- Task -
Set the data down again, exactly as it reads, but without the pictures.

- Input data -

'''

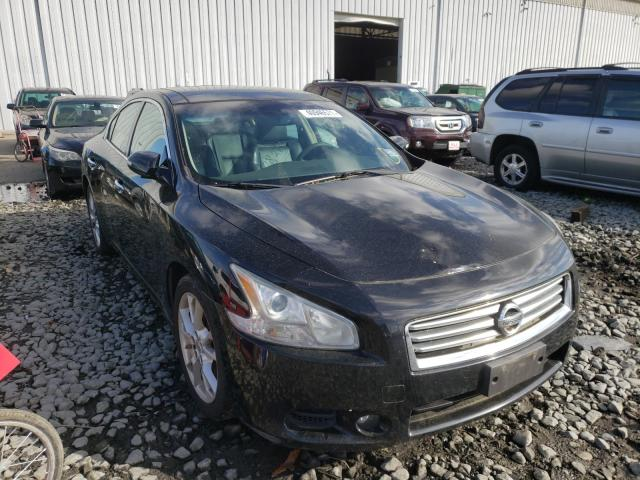 Salvage cars for sale from Copart Windsor, NJ: 2010 Nissan Maxima S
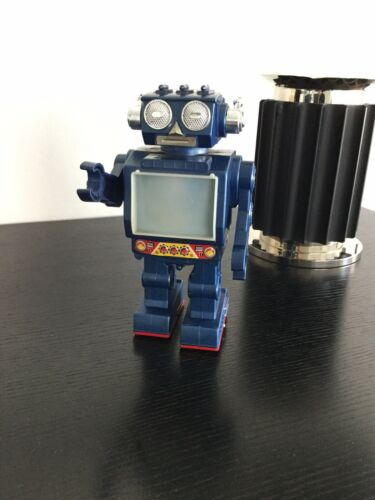 Horikawa Roboter 60s Made In Japan Vintage Rare Space Mission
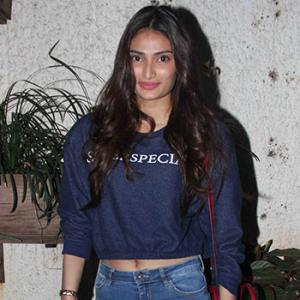 PIX: Athiya, Alia, Sidharth watch Kapoor & Sons
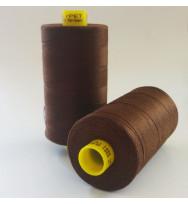 Nähgarn Recycling-Polyester 1000 m - braun 694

'''

- Output of the exercise -
 Salvage cars for sale from Copart Windsor, NJ: 2010 Nissan Maxima S
 Horikawa Roboter 60s Made In Japan Vintage Rare Space Mission
 PIX: Athiya, Alia, Sidharth watch Kapoor & Sons
 Nähgarn Recycling-Polyester 1000 m - braun 694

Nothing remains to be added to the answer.